§ What to work on:
a. Echo the passage of the Michigan hockey post from "Langseth hasn't been" to "Palmisano into the net.", inclusive.
b. Using the Michigan hockey post, decide whether each statement agrees with it, answering yes or no and quoting the deciding words: (i) Michigan lost the Ohio State game by a goal; (ii) Langseth has been seen around Yost this fall; (iii) the disallowed goal against Ohio State banked in off Chris Brown.
c. Resume the blog post about the Michigan hockey games after its last sentence, writing on from there and leaving the data aside.

§ Text block:
* * * * * * * * *

Hang The DJ
1/29/2010 – Michigan 2-ish, Michigan State 3-ish – 14-12-1, 9-9-1-0 CCHA
1/30/2010 – Michigan 5, Michigan State 4 – 15-12-1, 10-9-1-0 CCHA
I feel kind of bad that when you google former CCHA referee Kevin Langseth's name the first three hits are:
- A post on this blog titled "People Better At Their Jobs Than Kevin Langseth" featuring Stephen A. Smith, Carrot Top, the FEMA director during Hurricane Katrina, William Henry Harrison and, most lethally, Nickelback.
- A duplicate of that post with some useless html doohickeys on the end.
- A duplicate of that post from the Notre Dame message board that reposts my RSS feed in full.
Thanks to me, Langseth is in need of some serious online brand management. Then I go back and click the link to the Yost Built post which I let stand as explanation and the red mist descends and all I remembered is mustachioed walrus incompetence and I shake my head. That post came in the aftermath of a game against Ohio State in which 1) an OSU player kicked a goal in* and 2) a goal that banked in off Louie Caporusso's chest was inexplicably disallowed by Langseth despite the fact that there was a senior official in an excellent spot to make a call. Michigan lost by a goal. It was the second important game that year—a game against Notre Dame was the first— in which Michigan had lost by a goal in a game where two blatantly incorrect decisions to allow or disallow goals had gone against them.
Langseth hasn't been seen around Yost this fall; I assume he decided having rabid bloggers seriously damage his online brand wasn't worth it and is now in the nascent stages of a lucrative career selling mustache grooming accessories. The senior official in an excellent spot was Matt Shegos.
Hey, did anything happen this weekend?
So now Michigan has a man-advantage with just over two minutes to go and a chance to pull off a huge comeback on the road. Just after the penalty expired, Chris Brown was standing in the slot. The puck hit him and bounced down, through the legs of Drew Palmisano, and into the net. Like, straight through the legs of Palmisano. We're not talking pinballing. We're not talking the puck died between his legs but was still loose and someone jammed it in. It hit Chris Brown, bounced down, went right through Palmisano into the net.

* * * * * * * * *

§ Given material:
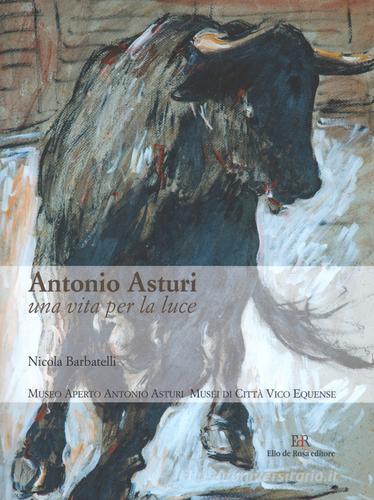 Antonio Asturi. Una vita per la luce. Catalogo delle opere. Ediz. illustrata edito da De Rosa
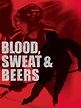 Watch Blood, Sweat And Beers | Prime Video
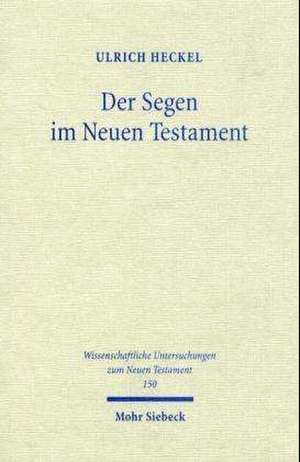 Der Segen Im Neuen Testament: Begriff, Formeln, Gesten. Mit Einem Praktisch-Theologischen Ausblick de Ulrich Heckel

* * * * * * * * *

§ Answers for the exercise:
a.
Langseth hasn't been seen around Yost this fall; I assume he decided having rabid bloggers seriously damage his online brand wasn't worth it and is now in the nascent stages of a lucrative career selling mustache grooming accessories. The senior official in an excellent spot was Matt Shegos.
Hey, did anything happen this weekend?
So now Michigan has a man-advantage with just over two minutes to go and a chance to pull off a huge comeback on the road. Just after the penalty expired, Chris Brown was standing in the slot. The puck hit him and bounced down, through the legs of Drew Palmisano, and into the net. Like, straight through the legs of Palmisano. We're not talking pinballing. We're not talking the puck died between his legs but was still loose and someone jammed it in. It hit Chris Brown, bounced down, went right through Palmisano into the net.

b.
(i) Yes: "Michigan lost by a goal."
(ii) No: "Langseth hasn't been seen around Yost this fall"
(iii) No: "a goal that banked in off Louie Caporusso's chest was inexplicably disallowed by Langseth"

c.
Shegos somehow missed this and blew the play dead within milliseconds of the puck going underneath Palmisano. The whistle may not have gone until the puck was in the net (I'm not sure), but thanks to the most retarded rule in sports--the play is dead when it's dead in the referee's mind, not when he blows the whistle--you can't review it.
Son of a.
What's the story of the weekend when Michigan claws back from 3-0 down to tie and manages to blow its own 3-0 lead only to charge back with a season-rescuing win at Joe Louis? "Hey, maybe we can do this thing." What's the story now? Yost Built, let your graphic stylings roam free!
That's inescapable. Michigan split the weekend and ended up dropping a slot in the pairwise. If we're looking at RPI, as we usually do this far out, the #14 team has a 0.5385. Here's what they have to do to approach that:
Win seven and a half of nine.
I don't even know what to say. Shegos is clearly the best ref in the league. He still made a huge, game changing error that was so far beyond plausible that I'd rather have the rotating cast of drafted linesmen and guys I've never seen before—the pool Langseth was taken from—in charge.
*(Since this rule changes every two months and is different in every league across the continent, let me clarify how egregious this was: at this moment in history the NCAA rule on kicking the puck in was "anything that touches an offensive player's skate and goes into the net as a result is disallowed." Intent, kicking motions, all that stuff: irrelevant. Skate –> net –> disallowed.)
Other items:
Holy God was Michigan bad on Friday. Even getting in a position to tie that game was a minor miracle after two and a half periods had yielded maybe three or four scoring chances and probably double or triple that number for Michigan State. It was the reverse of the Ferris weekend, where Michigan played an excellent game Friday and a totally gross one Saturday. The Saturday Ferris and Friday State games were identical down to the final-ish score and the late, ultimately unsuccessful (-ish) Michigan comeback.
Hogan's save percentage speaks for itself. I've been arguing with people about how much culpability Bryan Hogan has for Michigan's crappy record all year, and I think the soft shortie against Ferris and the fat rebounds he kicked out all weekend against State are evidence enough that the reason Hogan has a .902 save percentage—54th nationally of 77 qualifying goalies—is mostly that he's not playing well.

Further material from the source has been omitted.